Thank you very much for that @Liz. I am eager to hear what comes of their work.
My system here had received a new radio earlier this month. Yesterday, I received and installed a new satellite modem. The jury is still out here on how well it is doing because we have been hit with some rough weather.
I wonder if you are familiar with the ethernet concept that handles packet collision. This little discussion is not related to satellite communications per se, just the transmissions between multiple stations connected by a single ethernet cable which daisy chains from one station to the next, to the next, etc. It is a typical setup that might be used for the network in an company with a lot of offices, for example. Assume there are multiple stations on an ethernet circuit and two of them decide to send a data packet at essentially the same moment. There is collision detection circuitry used to detect that multiple stations are sending at the same time. It then puts a long pulse onto the ethernet cable that blocks both messages from getting through. The transmitting stations each recognize this and respond by each one transmitting its packet again after a random delay period. The assumption is that the two stations will choose different delay periods so their retransmissions do not collide again.

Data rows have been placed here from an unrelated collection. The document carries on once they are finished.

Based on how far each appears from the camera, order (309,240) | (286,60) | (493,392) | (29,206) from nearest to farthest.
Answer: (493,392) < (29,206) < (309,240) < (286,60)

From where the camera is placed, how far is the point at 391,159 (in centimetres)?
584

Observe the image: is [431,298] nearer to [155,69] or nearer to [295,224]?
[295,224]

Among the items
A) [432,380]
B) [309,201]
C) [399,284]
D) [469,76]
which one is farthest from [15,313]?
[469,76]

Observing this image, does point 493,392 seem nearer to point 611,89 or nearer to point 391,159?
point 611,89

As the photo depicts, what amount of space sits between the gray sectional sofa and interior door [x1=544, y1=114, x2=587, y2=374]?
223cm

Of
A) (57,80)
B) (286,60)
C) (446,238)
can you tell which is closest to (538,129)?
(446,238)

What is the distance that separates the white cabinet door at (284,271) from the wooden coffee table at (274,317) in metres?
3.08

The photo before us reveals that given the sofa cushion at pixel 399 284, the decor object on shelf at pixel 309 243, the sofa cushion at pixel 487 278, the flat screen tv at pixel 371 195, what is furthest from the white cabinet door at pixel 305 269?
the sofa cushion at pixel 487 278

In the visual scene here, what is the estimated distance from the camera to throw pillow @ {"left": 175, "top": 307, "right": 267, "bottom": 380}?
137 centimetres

I suspect that the HughesNet satellite communications system works in a similar manner with regard to the many ground stations sending packets to the satellite. As long as each ground station's transmitted packet does not overlap that of another ground station, all goes well. If multiple ground stations try to transmit at the same moment, the satellite senses the packet collision and transmits a signal telling those stations their packets failed to get through and to retransmit them after some suitable delays.

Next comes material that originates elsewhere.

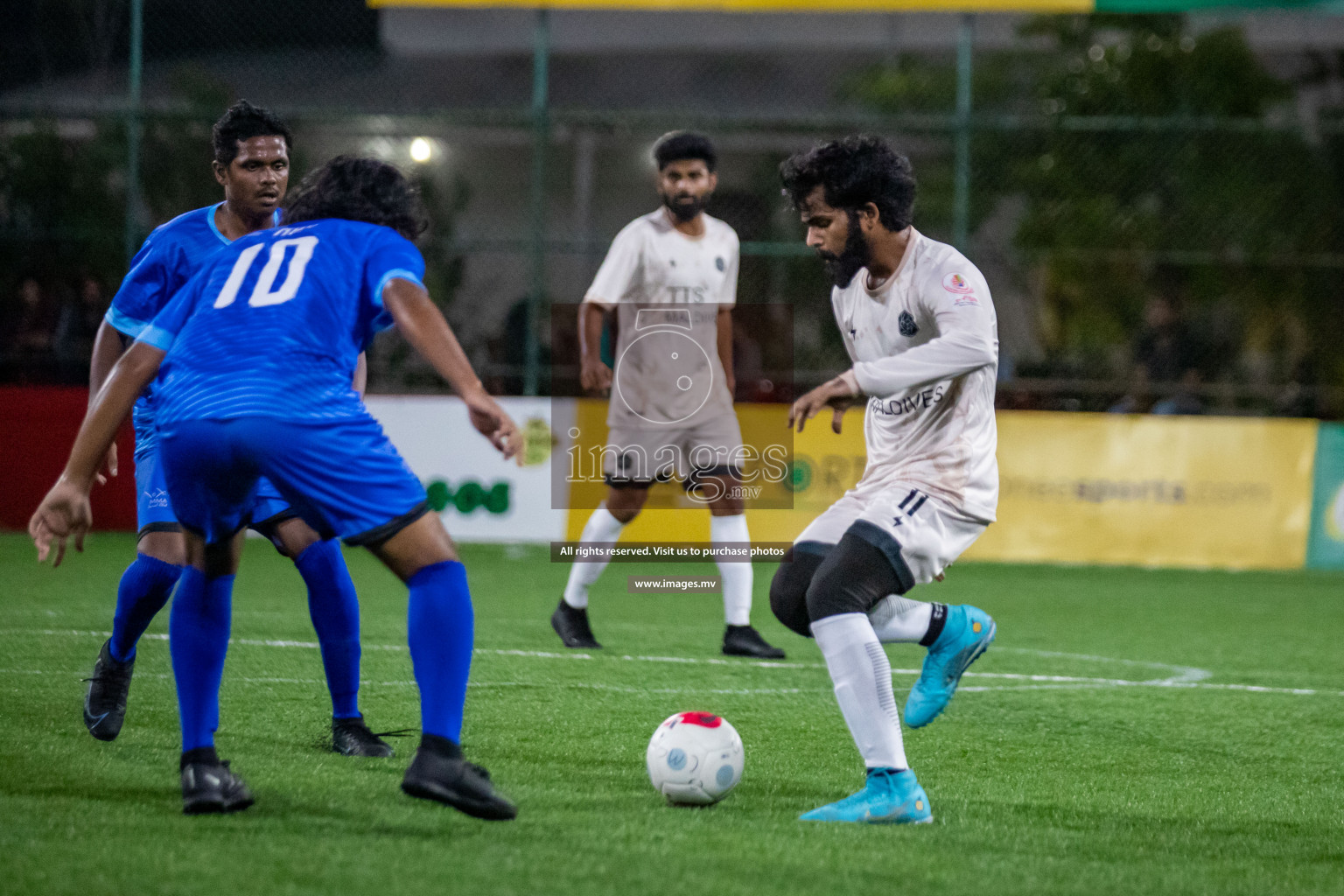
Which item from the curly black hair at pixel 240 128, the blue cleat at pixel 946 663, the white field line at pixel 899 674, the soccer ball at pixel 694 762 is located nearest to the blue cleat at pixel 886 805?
the soccer ball at pixel 694 762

I run an application program much of the time that keeps sending PING messages and it keeps track of how many of them succeed and how many fail to make the round trip to and from a selected server on the internet. Under typical conditions when weather is not an issue and we are not in the midst of one of these outages that we have been fighting, a usual success rate for the PING messages hovers around 50%. It does vary in a rather random way, a little higher or a little lower for a minute or two at a time but generally hangs near that 50% mark.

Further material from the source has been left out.